*OBJETIVO DO EXERCÍCIO*: Apresente em tabela Markdown as linhas dos registros, da linha que contém "At what distance" até o fim dos registros, sem as linhas em branco. Use a coluna "Número" para numerar cada uma e a coluna "Linha" para o texto dela.

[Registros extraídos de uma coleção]
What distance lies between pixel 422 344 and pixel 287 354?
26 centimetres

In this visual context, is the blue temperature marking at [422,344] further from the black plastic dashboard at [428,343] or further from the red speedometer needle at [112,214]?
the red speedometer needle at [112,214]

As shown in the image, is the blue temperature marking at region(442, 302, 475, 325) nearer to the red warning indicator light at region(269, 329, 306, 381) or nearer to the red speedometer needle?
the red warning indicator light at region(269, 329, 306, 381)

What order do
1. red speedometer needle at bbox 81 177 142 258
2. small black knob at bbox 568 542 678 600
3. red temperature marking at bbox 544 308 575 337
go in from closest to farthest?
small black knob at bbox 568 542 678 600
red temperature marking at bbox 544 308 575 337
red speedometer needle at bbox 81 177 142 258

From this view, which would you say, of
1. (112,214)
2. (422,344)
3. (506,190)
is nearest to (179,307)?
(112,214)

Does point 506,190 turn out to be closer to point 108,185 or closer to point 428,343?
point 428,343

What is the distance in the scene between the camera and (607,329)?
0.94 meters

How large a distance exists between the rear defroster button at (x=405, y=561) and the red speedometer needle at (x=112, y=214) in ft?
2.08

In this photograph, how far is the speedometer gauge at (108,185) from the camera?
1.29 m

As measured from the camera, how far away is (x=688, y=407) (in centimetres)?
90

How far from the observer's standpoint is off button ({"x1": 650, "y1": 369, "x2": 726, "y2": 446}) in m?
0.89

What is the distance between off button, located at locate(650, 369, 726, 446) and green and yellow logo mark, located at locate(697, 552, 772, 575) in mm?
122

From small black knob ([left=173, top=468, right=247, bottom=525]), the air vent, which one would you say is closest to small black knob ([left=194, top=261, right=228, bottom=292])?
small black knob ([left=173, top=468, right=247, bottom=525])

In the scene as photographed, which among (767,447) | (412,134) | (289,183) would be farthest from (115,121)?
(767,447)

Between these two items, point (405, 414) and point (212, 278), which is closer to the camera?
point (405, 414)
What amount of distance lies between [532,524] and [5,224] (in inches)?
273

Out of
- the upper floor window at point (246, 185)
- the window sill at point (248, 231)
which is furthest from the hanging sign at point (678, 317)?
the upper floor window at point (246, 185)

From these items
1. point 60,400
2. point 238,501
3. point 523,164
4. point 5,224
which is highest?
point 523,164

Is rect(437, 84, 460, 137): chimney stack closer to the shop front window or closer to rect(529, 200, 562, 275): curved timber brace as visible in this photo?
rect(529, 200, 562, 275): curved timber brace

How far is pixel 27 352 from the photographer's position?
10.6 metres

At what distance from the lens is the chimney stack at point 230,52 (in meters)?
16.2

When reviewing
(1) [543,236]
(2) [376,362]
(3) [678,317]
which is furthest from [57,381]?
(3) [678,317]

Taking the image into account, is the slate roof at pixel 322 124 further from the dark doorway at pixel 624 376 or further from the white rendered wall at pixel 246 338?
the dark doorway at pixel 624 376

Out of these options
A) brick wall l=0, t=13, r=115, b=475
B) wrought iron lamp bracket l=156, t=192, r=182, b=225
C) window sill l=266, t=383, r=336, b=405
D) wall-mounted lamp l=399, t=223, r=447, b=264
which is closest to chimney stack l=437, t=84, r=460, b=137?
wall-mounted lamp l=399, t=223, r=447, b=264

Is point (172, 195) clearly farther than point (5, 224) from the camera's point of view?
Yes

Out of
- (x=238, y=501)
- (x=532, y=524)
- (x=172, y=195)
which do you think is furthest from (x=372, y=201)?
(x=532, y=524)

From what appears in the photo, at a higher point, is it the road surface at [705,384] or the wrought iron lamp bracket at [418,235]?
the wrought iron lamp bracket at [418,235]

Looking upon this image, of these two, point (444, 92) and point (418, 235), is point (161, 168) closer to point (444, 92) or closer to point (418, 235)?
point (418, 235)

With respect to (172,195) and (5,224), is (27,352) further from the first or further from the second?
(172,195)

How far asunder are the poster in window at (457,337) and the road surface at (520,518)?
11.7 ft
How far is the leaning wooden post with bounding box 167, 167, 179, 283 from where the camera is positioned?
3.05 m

*RESULTADO*:
| Número | Linha |
|---|---|
| 1 | At what distance from the lens is the chimney stack at point 230,52 (in meters)? |
| 2 | 16.2 |
| 3 | When reviewing |
| 4 | (1) [543,236] |
| 5 | (2) [376,362] |
| 6 | (3) [678,317] |
| 7 | which is furthest from [57,381]? |
| 8 | (3) [678,317] |
| 9 | Taking the image into account, is the slate roof at pixel 322 124 further from the dark doorway at pixel 624 376 or further from the white rendered wall at pixel 246 338? |
| 10 | the dark doorway at pixel 624 376 |
| 11 | Out of these options |
| 12 | A) brick wall l=0, t=13, r=115, b=475 |
| 13 | B) wrought iron lamp bracket l=156, t=192, r=182, b=225 |
| 14 | C) window sill l=266, t=383, r=336, b=405 |
| 15 | D) wall-mounted lamp l=399, t=223, r=447, b=264 |
| 16 | which is closest to chimney stack l=437, t=84, r=460, b=137? |
| 17 | wall-mounted lamp l=399, t=223, r=447, b=264 |
| 18 | Is point (172, 195) clearly farther than point (5, 224) from the camera's point of view? |
| 19 | Yes |
| 20 | Out of |
| 21 | - (x=238, y=501) |
| 22 | - (x=532, y=524) |
| 23 | - (x=172, y=195) |
| 24 | which do you think is furthest from (x=372, y=201)? |
| 25 | (x=532, y=524) |
| 26 | From what appears in the photo, at a higher point, is it the road surface at [705,384] or the wrought iron lamp bracket at [418,235]? |
| 27 | the wrought iron lamp bracket at [418,235] |
| 28 | Looking upon this image, of these two, point (444, 92) and point (418, 235), is point (161, 168) closer to point (444, 92) or closer to point (418, 235)? |
| 29 | point (418, 235) |
| 30 | With respect to (172,195) and (5,224), is (27,352) further from the first or further from the second? |
| 31 | (172,195) |
| 32 | How far asunder are the poster in window at (457,337) and the road surface at (520,518)? |
| 33 | 11.7 ft |
| 34 | How far is the leaning wooden post with bounding box 167, 167, 179, 283 from where the camera is positioned? |
| 35 | 3.05 m |